The police department initially ordered 2,270 of the Taser smart weapons and then plans purchase an additional 860 as the department’s body camera program begins to take shape.
It was just last month that the department announced it will soon outfit more than 800 officers with cameras in high-crime areas in the near future and will set aside money in the 2016 fiscal year budget to purchase 7,000 more.
Many police departments around the country have begun exploring the benefits of body cameras for police in the wake of the public outcry following the police shooting of Michael Brown this past summer in Ferguson, Missouri.
While a number of major cities have launched pilot programs – Washington, D.C., for instance, is allowing officers to test a handful of different camera options – Los Angeles was the first to announce its plans to go ahead with a full program.

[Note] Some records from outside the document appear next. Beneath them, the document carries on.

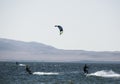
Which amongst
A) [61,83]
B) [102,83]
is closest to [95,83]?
[102,83]

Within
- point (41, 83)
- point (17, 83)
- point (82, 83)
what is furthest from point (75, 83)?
point (17, 83)

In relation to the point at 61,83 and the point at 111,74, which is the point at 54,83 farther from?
the point at 111,74

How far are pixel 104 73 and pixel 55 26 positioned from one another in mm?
47457

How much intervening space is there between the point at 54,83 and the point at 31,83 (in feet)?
10.0

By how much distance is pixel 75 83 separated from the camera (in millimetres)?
52719

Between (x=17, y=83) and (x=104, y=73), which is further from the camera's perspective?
(x=104, y=73)

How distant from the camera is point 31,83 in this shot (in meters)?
51.9

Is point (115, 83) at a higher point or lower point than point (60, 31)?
lower

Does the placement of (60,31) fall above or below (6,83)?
above

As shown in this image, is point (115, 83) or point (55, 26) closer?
point (55, 26)

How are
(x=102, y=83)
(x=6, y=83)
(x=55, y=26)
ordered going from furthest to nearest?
(x=102, y=83), (x=6, y=83), (x=55, y=26)

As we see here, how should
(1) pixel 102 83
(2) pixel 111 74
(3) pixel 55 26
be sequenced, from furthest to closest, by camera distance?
(2) pixel 111 74 → (1) pixel 102 83 → (3) pixel 55 26

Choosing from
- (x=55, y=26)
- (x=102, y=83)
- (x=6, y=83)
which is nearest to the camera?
(x=55, y=26)

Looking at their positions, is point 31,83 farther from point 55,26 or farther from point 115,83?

“Out on the street, things aren’t always clear cut. These cameras will help law enforcement and the public alike find the truth — and truth is essential to the trust between the LAPD and the community, which has been a key factor in lowering crime to record lows,” Los Angeles Mayor Eric Garcetti said in December. “I want to make sure LAPD is on the cutting edge when it comes to crime suppression and constitutional policing.”
President Barack Obama has shown his support for body camera programs, requesting $263 million from Congress to help state and local governments procure the cameras and then have the necessary training that comes with using them.
The cameras also come with a slew of information technology issues that must be addressed as recording and storing video from police officers promises to generate vast amounts of data that must be managed and protected as the video footage could be used as evidence in cases.